# 2018 Bridge Report



## Luv2hunteup (Mar 22, 2003)

So far there have not been any flight ducks to report rafting up in the Straits. Yesterday there were quite a few flocks of geese flying around the Rudyard clay flats. Flocks of sandhill cranes dotted the sky headed for the Straits which means the ducks should be moving out of Canada in the near future.


----------



## daddyduck (Nov 2, 2001)

Thanks


----------



## 101thwacK (Sep 7, 2017)

Thanks for the info!


----------



## Luv2hunteup (Mar 22, 2003)

100+ in one raft this morning on the Westside.


----------



## TheHighLIfe (Sep 5, 2017)

drove across the bridge for the opener last thursday
has been a few years
last time, there seemed to be alot of marsh to the west
last week, there seemed to be mostly open water
i assume it is because of high water?


----------



## walter sniper (Jan 21, 2010)

Great Lakes are very high
One good thing is it’s causing a lot of phragmites to die and giving cattails a chance!!!


----------



## TheHighLIfe (Sep 5, 2017)

i would have my basement flood if it meant no more phragmites!


----------



## quack head (Oct 23, 2007)

Bump.


----------



## onebad800 (Apr 28, 2003)

I saw quite a few large high flocks of migrating ducks yesterday out on lake st.clair coming down, middle of the lake had many large rafts getting up in the wind


----------



## Zofchak (Jan 10, 2003)

* [Assigned task 1]:
Answer yes or no for each statement about the 2018 Bridge Report thread, and back each answer with the deciding words quoted from the thread. (a) One poster saw more than 100 ducks in a single raft on the Westside. (b) The first post says sandhill cranes were flying toward Canada. (c) A reply says the high Great Lakes water is killing phragmites.
* [Assigned task 2]:
Duplicate the part of the 2018 Bridge Report thread that starts at "drove across the" and ends at "(Jan 21, 2010)".
* [Assigned task 3]:
Write the next part of the 2018 Bridge Report thread, picking up after its final line.

* [Extracted records]:
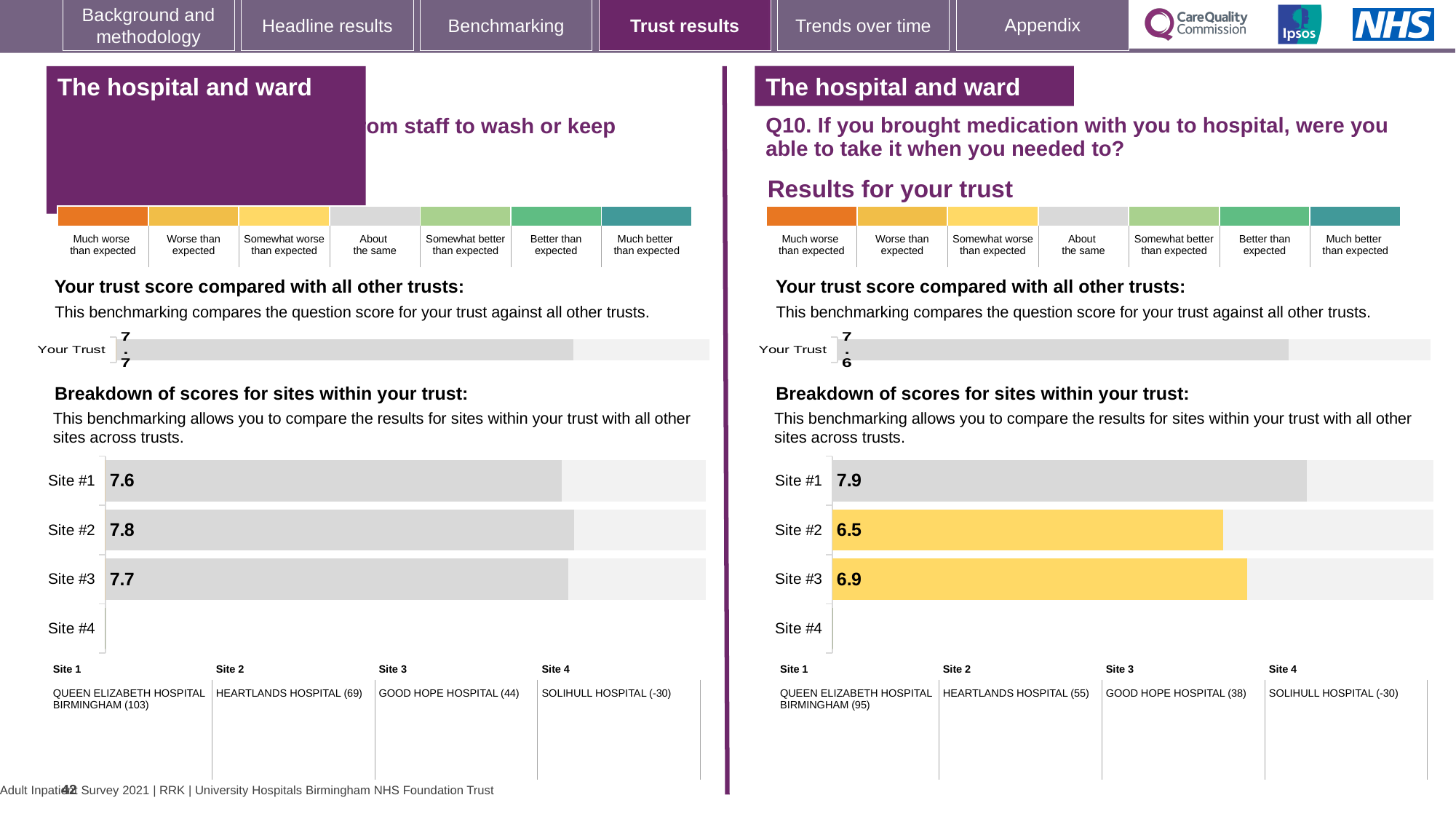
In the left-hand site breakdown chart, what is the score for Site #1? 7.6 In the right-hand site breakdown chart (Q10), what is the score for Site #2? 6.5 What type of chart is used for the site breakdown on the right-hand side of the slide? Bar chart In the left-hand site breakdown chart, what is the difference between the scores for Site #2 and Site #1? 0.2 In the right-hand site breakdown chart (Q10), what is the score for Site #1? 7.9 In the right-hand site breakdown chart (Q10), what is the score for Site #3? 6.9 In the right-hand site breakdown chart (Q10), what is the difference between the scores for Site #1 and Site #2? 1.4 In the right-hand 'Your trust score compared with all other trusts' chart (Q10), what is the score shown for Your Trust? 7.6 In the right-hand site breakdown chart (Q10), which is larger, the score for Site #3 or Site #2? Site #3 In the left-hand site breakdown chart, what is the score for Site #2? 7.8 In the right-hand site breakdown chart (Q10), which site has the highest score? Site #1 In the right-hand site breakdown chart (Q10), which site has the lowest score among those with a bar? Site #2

--

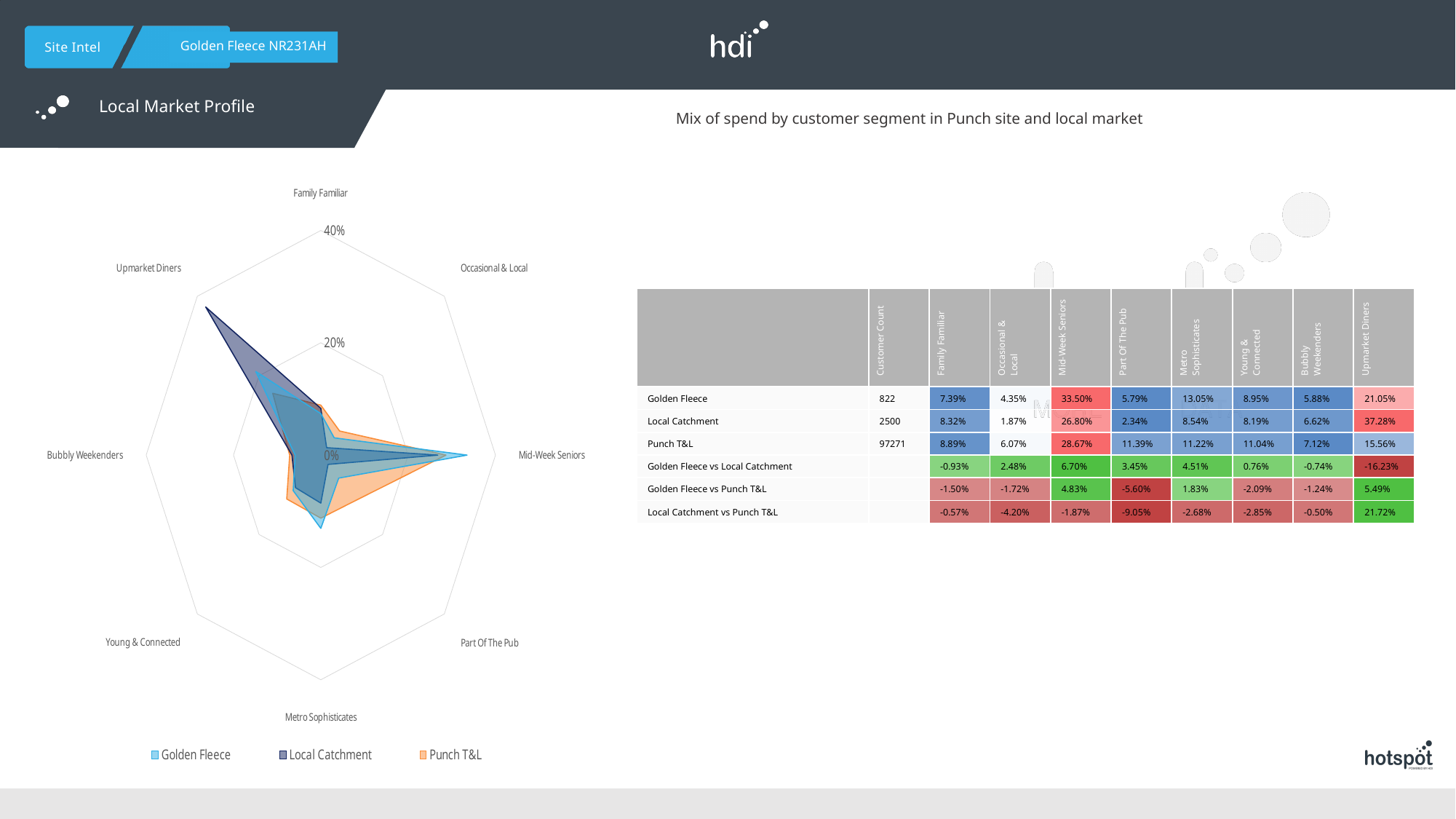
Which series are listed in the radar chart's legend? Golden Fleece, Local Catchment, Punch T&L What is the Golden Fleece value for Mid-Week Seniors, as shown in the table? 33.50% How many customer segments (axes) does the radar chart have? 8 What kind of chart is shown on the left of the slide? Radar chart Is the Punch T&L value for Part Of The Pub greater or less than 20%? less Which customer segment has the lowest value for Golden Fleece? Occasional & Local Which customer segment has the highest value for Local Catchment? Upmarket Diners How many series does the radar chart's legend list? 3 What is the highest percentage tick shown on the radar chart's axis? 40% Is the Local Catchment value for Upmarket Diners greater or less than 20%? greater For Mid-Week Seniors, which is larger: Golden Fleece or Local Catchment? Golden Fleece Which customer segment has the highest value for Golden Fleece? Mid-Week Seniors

* [Your response 1]:
(a) Yes: "100+ in one raft this morning on the Westside."
(b) No: "Flocks of sandhill cranes dotted the sky headed for the Straits"
(c) Yes: "One good thing is it’s causing a lot of phragmites to die and giving cattails a chance!!!"

* [Your response 2]:
drove across the bridge for the opener last thursday
has been a few years
last time, there seemed to be alot of marsh to the west
last week, there seemed to be mostly open water
i assume it is because of high water?


----------



## walter sniper (Jan 21, 2010)

* [Your response 3]:
onebad800 said:


> I saw quite a few large high flocks of migrating ducks yesterday out on lake st.clair coming down, middle of the lake had many large rafts getting up in the wind


 So that's where they went yesterday. I hunted Muscamoot Bay yesterday morning and it was like a library. Quiet...………………...:lol:


----------



## TheHighLIfe (Sep 5, 2017)

they always do that on the opener, mass migration to the middle of the lake (same with saginaw bay) to talk about WTF is happening. they sit out there a day or two, then have to come back to feed. the strong wind blew some off the lake yesterday, we saw mallards fighting the wind, flying 40 feet of the water on the bay yesterday afternoon


----------



## Luv2hunteup (Mar 22, 2003)

I crossed the bridge a couple times today. The wind was very strong out of the SW. there were a few rafts both sides of the bridge plus a few flocks flying. Maybe 500 birds total.

The wind is shifting around to the NW overnight. Colder temps and accumulating snow is in the obvernight forecast.

There are still quite a few flocks of geese in the Rudyard area.


----------



## Luv2hunteup (Mar 22, 2003)

Nothing last Thursday in the big blow and nothing about 10 minutes ago. Snow and ice is happening right now on the far side of Superior so maybe that will move divers south.


----------



## quack head (Oct 23, 2007)

Love bridge reports, they're fun. Even if they don't mean poo poo.


----------



## puregreen (Oct 23, 2010)

Keep the reports coming thx to everyone who reports . We will b up 1st week of November. Thx


----------



## puregreen (Oct 23, 2010)

Has anybody been across lately? Leaving Sunday to head up for a few days


----------



## NDBair (Dec 28, 2015)

Went over yesterday AM. Nothing cooking far as I could see. North winds this week.


----------



## puregreen (Oct 23, 2010)

Thx hope they show up this week


----------



## lreigler (Dec 23, 2009)

We’ll be up next Thursday. Looking forward to it. Appreciate the bridge reports.


----------



## onebad800 (Apr 28, 2003)

im heading up there thursday am , return sunday i will report.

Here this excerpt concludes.